Radioactive water leaked at second Japan plant
A Tokyo Electric Power Co picture from March of reactor three at the crippled Fukushima Dai-ichi nuclear power plant. A different Japanese nuclear plant leaked 1.8 tonnes of radioactive water from its cooling system, the government said, heightening safety worries as an atomic crisis continues at another plant.
A Japanese nuclear plant leaked 1.8 tonnes of radioactive water from its cooling system, the government said, heightening safety worries as an atomic crisis continues at another plant.
The leak, discovered Friday, caused no environmental impact as it was contained within an idled reactor at the Genkai nuclear plant in Saga prefecture in the southern Kyushu region, officials said.
Workers are still scrambling to contain a separate ongoing crisis at the Fukushima No. 1 nuclear plant, triggered by the March earthquake and tsunami that hit northeastern Japan.
The operator of the Genkai plant, Kyushu Electric Power, said Friday that one of the water pumps connected to its number three reactor was taken offline after it sounded an alarm for increasing temperature.
A leak of radioactive water discovered on Friday caused no environmental impact as it was contained within an idled reactor at the Genkai nuclear plant in Saga prefecture in the southern Kyushu region, officials say.

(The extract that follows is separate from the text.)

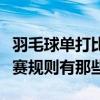 羽毛球單打比賽規則詳細介紹（羽毛球單打比賽規則有那些）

But the utility did not announce leaked water at that time. The water kept around the pump and was later collected, said an official with the Nuclear and Industry Safety Agency.The utility was not legally required to report the water leak, but the mayor of the small Genkai town hosting the plant voiced concerns.
"It should have reported properly" to the Genkai town and Saga prefecture, mayor Hideo Kishimoto told local media, according to Kyodo News.
Officials with the utility could not immediately be reached.
The utility's officials told newspaper the Mainichi Shimbun that water leaks can take place even in a safe operating environment.
Public concerns about nuclear safety came to the fore after the Fukushima crisis forced evacuations of tens of thousands of residents and left large areas of land uninhabitable.
The March disaster knocked out the Fukushima plant's cooling system and sent some of its reactors into meltdown, spewing radiation into the air, sea and food chain in the worst nuclear accident since the 1986 Chernobyl disaster.
That plant's operator said Thursday it was considering dumping more nuclear-contaminated water from the Fukushima power plant into the sea.